Sr. Site Reliability Engineer, Containerization & Kubernetes Infra
Toronto, Vancouver (Remote, ON or BC only)
Our Client is searching for an experienced Site Reliability Engineer (SRE) to join our
Containerization & Kube Infra team. As a member of this team, you will be focused on enabling
reliable and efficient service runtime across our Engineering organization. We partner closely
with contributors responsible for our Build & Delivery systems, our VMWare-based
infrastructure, and our Observability systems.
Your Role
In this role, you will be expected to work on continuously improving the ability of
engineers to develop, test, release, and maintain their production services. You will participate
in managing the systems and processes that ensure a flexible and reliable container ecosystem,
including Kubernetes cluster stability, deployment tooling, ecosystem security, and service
integration support. To be successful, you will need to work with teams across the Engineering
organization to understand their needs, and you will need to work closely with our internal
Platform and Infrastructure teams to build and maintain the services that provide for those
needs.
Who You Are
You are an active participant in a culture of sharing and learning. You believe that we succeed
or fail as a team, and you confront problems (not people) when things are difficult. You are an
experienced technologist with a passion for DevOps, and you have spent a few years dealing
with complex automation problems in a Linux/Unix ecosystem. We expect experience with most
of the tools and concepts outlined in the skill section (or comparable) -- but we know that
nobody knows everything, and you are a growth-oriented engineer, right?
Your Skills
● Extensive experience with Linux/Unix, particularly programming to automate tasks
● Moderate experience with distributed systems
● Some experience with low-level Linux ecosystem (eg kernel, cgroups)

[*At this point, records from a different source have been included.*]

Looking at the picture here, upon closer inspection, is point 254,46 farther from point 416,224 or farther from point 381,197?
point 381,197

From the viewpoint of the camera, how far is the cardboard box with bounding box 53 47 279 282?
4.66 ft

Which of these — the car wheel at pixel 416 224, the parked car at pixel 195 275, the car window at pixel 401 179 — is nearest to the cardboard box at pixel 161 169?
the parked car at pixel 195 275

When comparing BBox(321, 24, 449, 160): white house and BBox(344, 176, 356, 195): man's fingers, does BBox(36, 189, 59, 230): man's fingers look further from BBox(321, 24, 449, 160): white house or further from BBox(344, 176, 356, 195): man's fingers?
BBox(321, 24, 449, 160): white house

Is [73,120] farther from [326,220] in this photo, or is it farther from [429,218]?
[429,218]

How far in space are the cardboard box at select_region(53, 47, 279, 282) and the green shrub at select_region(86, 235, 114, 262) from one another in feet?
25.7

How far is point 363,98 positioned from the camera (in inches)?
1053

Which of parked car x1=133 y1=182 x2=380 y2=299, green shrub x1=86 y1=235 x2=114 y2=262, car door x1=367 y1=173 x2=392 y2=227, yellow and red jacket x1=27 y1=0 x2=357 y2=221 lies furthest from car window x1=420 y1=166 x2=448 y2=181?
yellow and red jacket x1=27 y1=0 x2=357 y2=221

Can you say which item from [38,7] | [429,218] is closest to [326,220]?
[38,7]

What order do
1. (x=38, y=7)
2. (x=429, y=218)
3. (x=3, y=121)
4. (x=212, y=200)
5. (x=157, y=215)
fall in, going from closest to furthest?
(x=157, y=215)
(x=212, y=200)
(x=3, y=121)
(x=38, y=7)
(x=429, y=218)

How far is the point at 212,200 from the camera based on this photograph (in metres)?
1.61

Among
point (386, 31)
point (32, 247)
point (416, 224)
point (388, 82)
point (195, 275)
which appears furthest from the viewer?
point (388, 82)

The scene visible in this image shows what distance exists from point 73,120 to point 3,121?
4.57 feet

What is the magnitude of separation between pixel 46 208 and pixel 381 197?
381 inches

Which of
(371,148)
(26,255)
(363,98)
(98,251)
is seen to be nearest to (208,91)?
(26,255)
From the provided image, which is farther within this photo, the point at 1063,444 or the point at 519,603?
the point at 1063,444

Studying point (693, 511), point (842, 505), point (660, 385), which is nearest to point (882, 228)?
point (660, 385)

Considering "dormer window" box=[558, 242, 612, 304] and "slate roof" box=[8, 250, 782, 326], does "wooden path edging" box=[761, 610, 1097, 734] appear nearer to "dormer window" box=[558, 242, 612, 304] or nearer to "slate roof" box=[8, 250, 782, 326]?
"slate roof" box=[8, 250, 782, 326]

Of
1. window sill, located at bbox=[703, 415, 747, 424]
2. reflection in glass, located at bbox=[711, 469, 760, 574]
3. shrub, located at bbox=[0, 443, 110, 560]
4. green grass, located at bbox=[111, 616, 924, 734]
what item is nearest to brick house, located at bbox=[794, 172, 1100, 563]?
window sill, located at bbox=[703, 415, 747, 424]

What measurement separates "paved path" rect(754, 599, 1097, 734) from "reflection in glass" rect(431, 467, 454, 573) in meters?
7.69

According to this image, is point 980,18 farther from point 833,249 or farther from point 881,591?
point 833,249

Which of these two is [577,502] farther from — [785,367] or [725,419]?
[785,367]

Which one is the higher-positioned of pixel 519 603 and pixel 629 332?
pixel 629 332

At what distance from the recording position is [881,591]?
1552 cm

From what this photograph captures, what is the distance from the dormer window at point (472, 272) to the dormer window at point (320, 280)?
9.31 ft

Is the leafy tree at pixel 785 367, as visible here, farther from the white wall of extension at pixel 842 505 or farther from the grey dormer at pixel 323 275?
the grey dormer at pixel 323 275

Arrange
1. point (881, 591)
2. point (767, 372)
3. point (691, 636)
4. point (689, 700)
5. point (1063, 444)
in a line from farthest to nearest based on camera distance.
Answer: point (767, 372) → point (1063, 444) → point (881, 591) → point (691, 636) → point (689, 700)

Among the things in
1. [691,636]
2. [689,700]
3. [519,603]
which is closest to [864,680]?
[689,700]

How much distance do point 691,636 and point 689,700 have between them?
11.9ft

● Familiarity with self-managed container orchestration (e.g. Kubernetes)
● Familiarity with Release Orchestration (Ansible, Capistrano)
● Familiarity with Build Automation (Jenkins, Github Actions)
● Familiarity with Configuration Management (Puppet)
● Programming with at least one OOP language (Python preferred; you may also
encounter Ruby, etc)
● Scripting (distinct from mid-sized software development: as an SRE, you aren’t going to
be able to avoid hacking on Bash)